> [Source text]:

##########

Marcus Sneed had a number of male friends at Scott High School, but none of them went to college with him at the University of Toledo.

Mr. Sneed, 23, a senior and president of UT's student NAACP chapter, said he noticed that African-American women outnumber African-American men with each incoming freshman class at the university, but he wasn't surprised by it.

"Continuing your education wasn't the thing to do for [my friends]," said Mr. Sneed, a business major and student government senator in UT's college of business administration. "It wasn't 'cool' to go to school. It was about making money fast and now."

A recent study by the Higher Education Research Institute at UCLA's graduate school of education and information studies highlighted a widening gap between black women and black men in terms of entering college, achievement, and graduate-school preparation.

Women make up almost 60 percent of black students in colleges around the country, compared to 54.5 percent in 1971. The study found that African-American women were more likely to enter college with "A" averages.

Walter Allen, the Allan Murray Cartter chair in Higher Education at UCLA and author of the study, said the gap presents profound implications for the African-American community.

"[The gender gap] was one of the key and most powerful findings from the study," Mr. Allen said. "The gender gap is a problem across all racial groups, but it's most pronounced for blacks. There are implications as well for marriage and child rearing because as black females are finishing school, they are not necessarily getting equally educated mates at the same percentage and numbers."

##########

> [Recorded information]:
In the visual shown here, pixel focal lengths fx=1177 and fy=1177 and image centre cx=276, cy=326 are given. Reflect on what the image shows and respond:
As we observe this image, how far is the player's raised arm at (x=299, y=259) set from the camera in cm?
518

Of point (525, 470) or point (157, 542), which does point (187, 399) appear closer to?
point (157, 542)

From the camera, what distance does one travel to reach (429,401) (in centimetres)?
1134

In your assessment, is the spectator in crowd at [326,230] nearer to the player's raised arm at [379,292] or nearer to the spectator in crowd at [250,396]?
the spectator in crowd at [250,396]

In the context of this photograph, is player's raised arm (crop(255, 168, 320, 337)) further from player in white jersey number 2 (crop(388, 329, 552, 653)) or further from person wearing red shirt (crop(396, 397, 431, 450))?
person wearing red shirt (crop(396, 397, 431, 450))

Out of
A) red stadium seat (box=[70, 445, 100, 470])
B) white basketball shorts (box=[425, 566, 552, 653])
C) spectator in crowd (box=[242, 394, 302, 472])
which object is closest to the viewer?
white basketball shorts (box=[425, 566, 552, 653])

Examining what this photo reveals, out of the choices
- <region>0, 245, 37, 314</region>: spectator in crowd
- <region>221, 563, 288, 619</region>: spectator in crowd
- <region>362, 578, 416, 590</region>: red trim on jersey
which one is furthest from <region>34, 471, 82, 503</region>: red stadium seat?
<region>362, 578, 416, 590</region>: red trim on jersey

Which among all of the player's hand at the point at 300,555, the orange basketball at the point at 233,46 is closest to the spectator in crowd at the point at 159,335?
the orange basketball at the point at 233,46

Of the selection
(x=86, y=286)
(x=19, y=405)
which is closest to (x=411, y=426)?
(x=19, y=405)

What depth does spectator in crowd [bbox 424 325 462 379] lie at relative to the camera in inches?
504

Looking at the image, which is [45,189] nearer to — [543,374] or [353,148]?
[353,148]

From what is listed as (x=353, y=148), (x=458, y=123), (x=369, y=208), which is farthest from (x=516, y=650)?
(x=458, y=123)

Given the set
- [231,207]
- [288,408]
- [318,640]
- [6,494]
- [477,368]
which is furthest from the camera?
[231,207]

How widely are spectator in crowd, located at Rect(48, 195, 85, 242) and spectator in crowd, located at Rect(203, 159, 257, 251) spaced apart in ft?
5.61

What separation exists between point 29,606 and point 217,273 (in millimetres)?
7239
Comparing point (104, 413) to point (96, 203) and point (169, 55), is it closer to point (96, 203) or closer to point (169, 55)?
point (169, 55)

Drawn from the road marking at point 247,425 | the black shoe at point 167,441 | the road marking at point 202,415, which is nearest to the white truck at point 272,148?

##########

Answer these questions using the article on the college gender gap.
(a) What office does Marcus Sneed hold in UT's student NAACP chapter?
(b) What share of black college students were women in 1971?
(c) For which group does Walter Allen say the gender gap is most pronounced?
The listing is not needed for this exercise.

> [Full response]:
(a) President
(b) 54.5 percent
(c) Blacks